Connie sabía que era cierto. Pero también entendía que Mick estaba haciendo una exhibición de abnegación.
—¿No todos los hombres están inmersos en sí mismos? —dijo Connie.
—Más o menos, lo admito. Un hombre tiene que hacerlo, para abrirse paso. Pero ese no es el asunto. El asunto es cuánto tiempo le concede un hombre a una mujer. ¿Puede hacerla feliz o no puede? Si no puede, no tiene derecho a esa mujer. —Michaelis hizo una pausa y miró a Connie con sus hipnóticos ojos color avellana—. Yo creo —añadió— que puedo darle a una mujer los mejores momentos a que ella pueda aspirar.

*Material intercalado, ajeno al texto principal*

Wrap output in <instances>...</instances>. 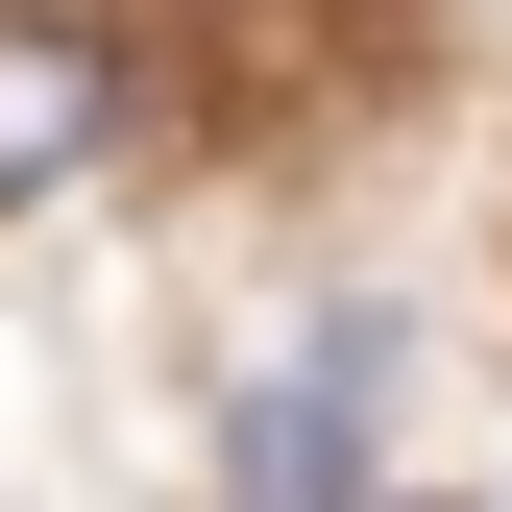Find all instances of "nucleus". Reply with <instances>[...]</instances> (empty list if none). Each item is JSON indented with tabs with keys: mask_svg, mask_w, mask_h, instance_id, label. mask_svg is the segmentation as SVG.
Instances as JSON below:
<instances>
[{
	"mask_svg": "<svg viewBox=\"0 0 512 512\" xmlns=\"http://www.w3.org/2000/svg\"><path fill=\"white\" fill-rule=\"evenodd\" d=\"M98 122H122V74L74 25H0V196H49V171H98Z\"/></svg>",
	"mask_w": 512,
	"mask_h": 512,
	"instance_id": "nucleus-2",
	"label": "nucleus"
},
{
	"mask_svg": "<svg viewBox=\"0 0 512 512\" xmlns=\"http://www.w3.org/2000/svg\"><path fill=\"white\" fill-rule=\"evenodd\" d=\"M366 439H391V317H317L293 391L244 415V512H366Z\"/></svg>",
	"mask_w": 512,
	"mask_h": 512,
	"instance_id": "nucleus-1",
	"label": "nucleus"
}]
</instances>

Eso lo garantizo.
—¿Qué clase de buenos momentos? —preguntó Connie, mirándolo todavía con una especie de desconcierto que parecía nacer de la emoción, aunque no sentía nada en absoluto.
—¡Toda clase de buenos momentos, maldita sea! ¡Todo! Vestidos, joyas hasta cierto punto, los mejores clubes nocturnos, el trato con las personas que quieras conocer, vivir al límite, viajar y ser conocidos en cualquier parte. Toda clase de buenos momentos.
Habló rodeado del brillo del triunfador, y Connie lo miraba como una mujer deslumbrada, pero no sentía nada. Las radiantes promesas de Mick apenas le provocaban un cosquilleo en la superficie de la mente. Su yo más exterior, que en otro momento se hubiera emocionado, apenas respondió. Tales promesas no le provocaban sentimiento alguno, no se dejaba atrapar. Allí sentada, miraba a Mick aturdida, pero nada sentía, sólo percibía en algún lugar el desagradable olor de la diosa bastarda.
Echado hacia adelante en la silla, con el alma en vilo, Mick la miraba histéricamente: nadie podría adivinar si su vanidad estaba ansiosa de escucharla decir ¡sí!, o si tenía miedo de que ella dijera ¡sí!
—Tengo que pensarlo —dijo Connie—. No puedo decidir ahora. Podrá parecerte que Clifford no me importa, pero me importa mucho. Si supieras lo desvalido que...
—¡Maldita sea! Si se trata de hacer valer nuestras desgracias, comenzaré por decirte que estoy muy solo y siempre lo he estado y me paso la vida llorando. ¡Maldita sea! Hablamos de alguien a quien sólo recomienda su invalidez.
Mick se dio vuelta, sus manos se agitaban furiosas en los bolsillos del pantalón. Esa tarde le dijo a Connie:
—Esta noche vendrás a mi habitación, ¿verdad? Ni siquiera sé dónde está la tuya. —Está bien —dijo ella.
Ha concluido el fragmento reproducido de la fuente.